This morning we read that it might take EPA a bit longer than anticipated just a few days ago to bless the new ASTM standard for environmental site assessments. Why? Because at least one of the lawyers who spent countless hours developing the new standard is criticizing EPA's plan to allow adherence to either the old standard or the new standard and that is going to require a more time consuming administrative process than EPA had anticipated.
That lawyer, Larry Schnapf, seems to have a very valid point. If the experts agree that the old standard needed revision, and they did, isn't it counterproductive for EPA to continue to bless the old standard? In fact, if the definition of "standard" is "an idea or thing used as a measure, norm or model" (and it is), how can you have two standards for the same thing?

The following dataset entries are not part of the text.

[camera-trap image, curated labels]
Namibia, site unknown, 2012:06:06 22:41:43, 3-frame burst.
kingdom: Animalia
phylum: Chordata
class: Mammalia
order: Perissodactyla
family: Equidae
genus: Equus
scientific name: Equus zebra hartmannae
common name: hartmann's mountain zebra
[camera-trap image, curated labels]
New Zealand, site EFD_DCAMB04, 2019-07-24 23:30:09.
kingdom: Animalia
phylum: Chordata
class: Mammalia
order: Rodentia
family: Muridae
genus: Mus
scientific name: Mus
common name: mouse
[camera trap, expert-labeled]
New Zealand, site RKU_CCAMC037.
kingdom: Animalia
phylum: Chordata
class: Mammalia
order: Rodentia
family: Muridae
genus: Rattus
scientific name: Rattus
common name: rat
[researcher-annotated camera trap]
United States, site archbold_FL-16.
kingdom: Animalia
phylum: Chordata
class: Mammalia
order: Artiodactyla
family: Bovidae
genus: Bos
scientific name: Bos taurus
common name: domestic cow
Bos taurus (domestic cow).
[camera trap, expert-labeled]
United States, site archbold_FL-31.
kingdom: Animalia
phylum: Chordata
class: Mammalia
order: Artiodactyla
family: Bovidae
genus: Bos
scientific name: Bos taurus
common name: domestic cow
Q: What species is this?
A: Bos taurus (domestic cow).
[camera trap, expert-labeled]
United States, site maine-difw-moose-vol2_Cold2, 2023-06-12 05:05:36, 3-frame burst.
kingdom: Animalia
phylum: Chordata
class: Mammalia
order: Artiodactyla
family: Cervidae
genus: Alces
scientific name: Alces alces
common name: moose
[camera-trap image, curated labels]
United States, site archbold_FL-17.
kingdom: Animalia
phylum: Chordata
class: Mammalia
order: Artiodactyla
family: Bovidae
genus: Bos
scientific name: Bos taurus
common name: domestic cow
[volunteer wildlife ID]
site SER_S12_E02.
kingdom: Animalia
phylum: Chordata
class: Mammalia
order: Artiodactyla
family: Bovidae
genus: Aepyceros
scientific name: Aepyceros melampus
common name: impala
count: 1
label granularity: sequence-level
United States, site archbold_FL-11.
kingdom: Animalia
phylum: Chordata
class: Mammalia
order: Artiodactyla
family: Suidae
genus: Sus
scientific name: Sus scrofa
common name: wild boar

In any event, regardless of what EPA does, and how long it takes, as I wrote last week, you can and should collaborate with your environmental professionals now on the environmental site assessment scope that makes sense for you.
Any environmental professional you should be dealing with will be willing to provide you an environmental site assessment that meets the requirements of both the old standard and the new one.
EPA’s allowing the flexibility to use either ASTM standard practice -- the new one or the previous one -- will only result in confusion and uncertainty and allow some assessors to “skimp on the kind of critical historical research that E1527-21 clarifies is necessary and consistent with good commercial and customary practices,” says Schnapf.